Task brief:
Rewrite the listing starting at the line containing "Is pixel 541" and ending at the end of the listing, replacing "separation" with "distance" and leaving everything else unchanged.

Rows:
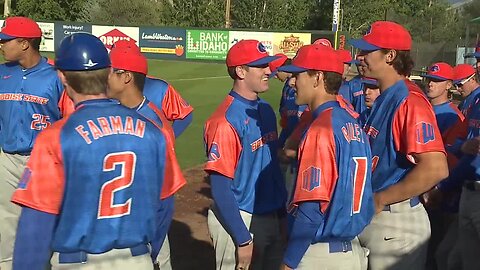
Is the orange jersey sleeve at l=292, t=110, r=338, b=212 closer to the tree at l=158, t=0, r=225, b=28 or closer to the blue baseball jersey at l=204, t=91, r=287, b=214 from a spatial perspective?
the blue baseball jersey at l=204, t=91, r=287, b=214

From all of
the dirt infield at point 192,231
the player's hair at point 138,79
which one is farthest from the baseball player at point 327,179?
the dirt infield at point 192,231

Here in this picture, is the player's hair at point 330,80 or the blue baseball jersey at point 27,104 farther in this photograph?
the blue baseball jersey at point 27,104

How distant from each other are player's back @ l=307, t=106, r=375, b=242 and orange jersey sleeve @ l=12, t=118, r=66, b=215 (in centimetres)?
119

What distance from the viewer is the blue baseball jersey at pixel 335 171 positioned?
9.36 feet

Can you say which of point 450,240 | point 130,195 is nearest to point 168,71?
point 450,240

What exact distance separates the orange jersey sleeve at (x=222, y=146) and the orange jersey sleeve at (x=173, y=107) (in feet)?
5.85

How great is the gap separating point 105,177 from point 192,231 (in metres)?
4.45

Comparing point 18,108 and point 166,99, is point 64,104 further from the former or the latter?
point 166,99

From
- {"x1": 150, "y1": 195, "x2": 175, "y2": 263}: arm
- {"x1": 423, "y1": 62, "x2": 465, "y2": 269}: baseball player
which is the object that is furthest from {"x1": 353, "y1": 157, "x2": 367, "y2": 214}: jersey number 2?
{"x1": 423, "y1": 62, "x2": 465, "y2": 269}: baseball player

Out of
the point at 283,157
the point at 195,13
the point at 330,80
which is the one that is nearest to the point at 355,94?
the point at 283,157

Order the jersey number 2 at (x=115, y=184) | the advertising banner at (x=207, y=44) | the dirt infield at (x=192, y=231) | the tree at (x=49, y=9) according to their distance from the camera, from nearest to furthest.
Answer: the jersey number 2 at (x=115, y=184) < the dirt infield at (x=192, y=231) < the advertising banner at (x=207, y=44) < the tree at (x=49, y=9)

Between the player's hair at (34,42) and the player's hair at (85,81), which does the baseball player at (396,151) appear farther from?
the player's hair at (34,42)

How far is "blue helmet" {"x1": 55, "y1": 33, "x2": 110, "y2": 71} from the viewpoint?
2.60 meters

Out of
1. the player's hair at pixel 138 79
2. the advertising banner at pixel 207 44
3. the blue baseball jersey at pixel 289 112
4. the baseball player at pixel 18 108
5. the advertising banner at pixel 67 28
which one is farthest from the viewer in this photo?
the advertising banner at pixel 67 28
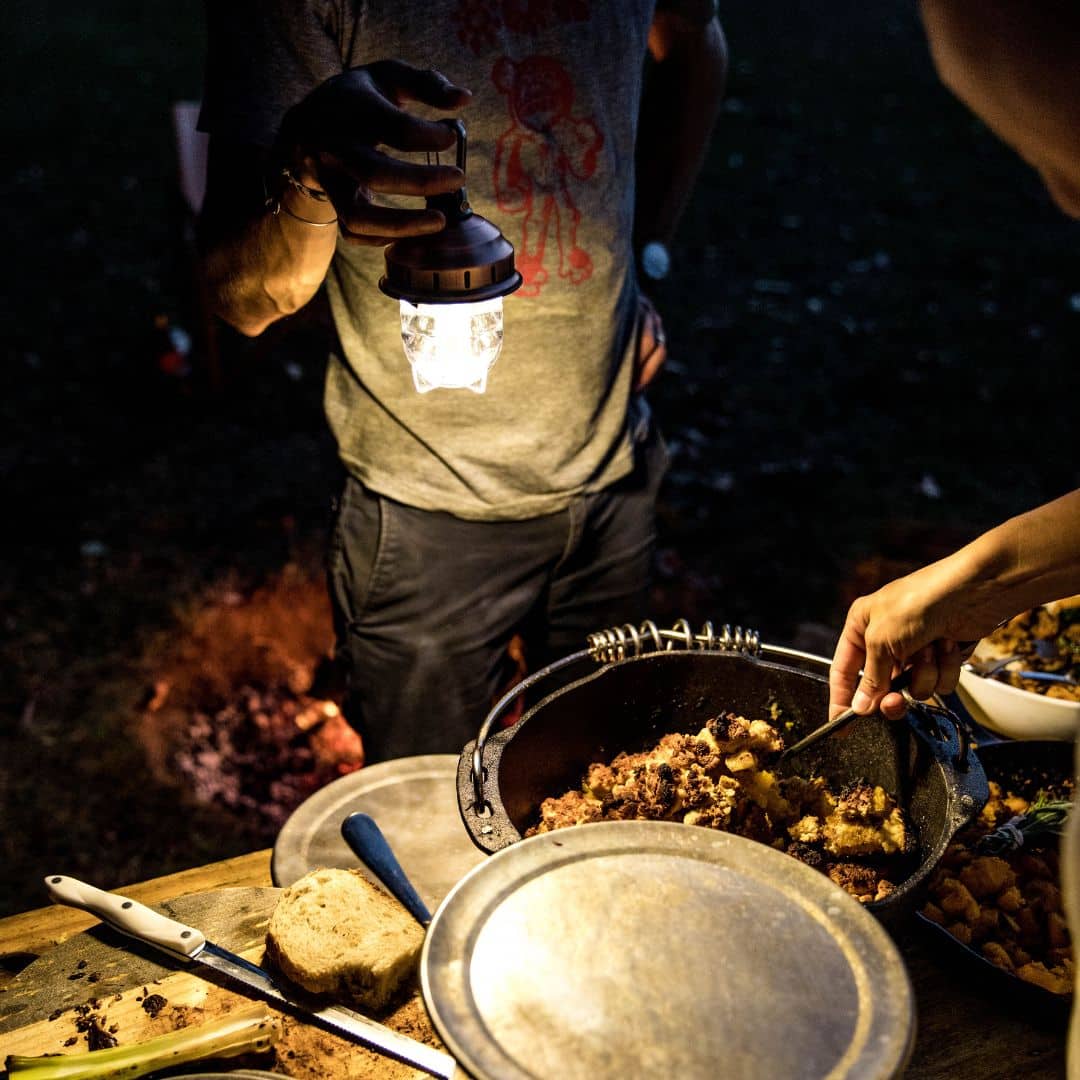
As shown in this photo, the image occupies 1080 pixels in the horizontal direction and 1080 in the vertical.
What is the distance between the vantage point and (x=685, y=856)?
1474mm

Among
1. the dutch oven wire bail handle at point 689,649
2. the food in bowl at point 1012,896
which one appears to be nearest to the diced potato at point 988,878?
the food in bowl at point 1012,896

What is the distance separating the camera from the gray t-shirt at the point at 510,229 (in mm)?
2244

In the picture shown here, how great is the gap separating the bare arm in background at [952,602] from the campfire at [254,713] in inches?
116

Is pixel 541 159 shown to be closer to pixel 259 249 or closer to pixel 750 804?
pixel 259 249

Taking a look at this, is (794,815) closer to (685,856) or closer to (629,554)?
(685,856)

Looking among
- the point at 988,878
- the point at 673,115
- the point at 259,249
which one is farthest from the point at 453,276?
the point at 673,115

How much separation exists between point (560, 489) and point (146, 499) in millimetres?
4103

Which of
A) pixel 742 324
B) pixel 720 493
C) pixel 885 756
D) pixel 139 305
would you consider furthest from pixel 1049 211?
pixel 885 756

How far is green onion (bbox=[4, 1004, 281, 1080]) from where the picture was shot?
61.6 inches

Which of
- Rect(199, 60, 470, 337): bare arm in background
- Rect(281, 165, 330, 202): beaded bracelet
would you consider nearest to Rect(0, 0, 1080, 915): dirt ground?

Task result:
Is pixel 541 159 shown to be closer to pixel 259 249 or closer to pixel 750 804?
pixel 259 249

Taking a look at this, is (794,815) closer to (685,856) or closer to (629,554)?
(685,856)

Looking among
- the point at 988,878
- the point at 673,115
- the point at 259,249
which one is farthest from the point at 453,276?
the point at 673,115

How much distance exists between point (560, 489) and point (146, 499) in millimetres?
4103

Which of
A) pixel 742 324
B) pixel 720 493
C) pixel 885 756
D) pixel 139 305
would you consider furthest from pixel 1049 211?
pixel 885 756

How far is green onion (bbox=[4, 1004, 281, 1080]) from where the picture was shot?
61.6 inches

Which of
- Rect(199, 60, 470, 337): bare arm in background
- Rect(281, 165, 330, 202): beaded bracelet
would you consider nearest to Rect(0, 0, 1080, 915): dirt ground?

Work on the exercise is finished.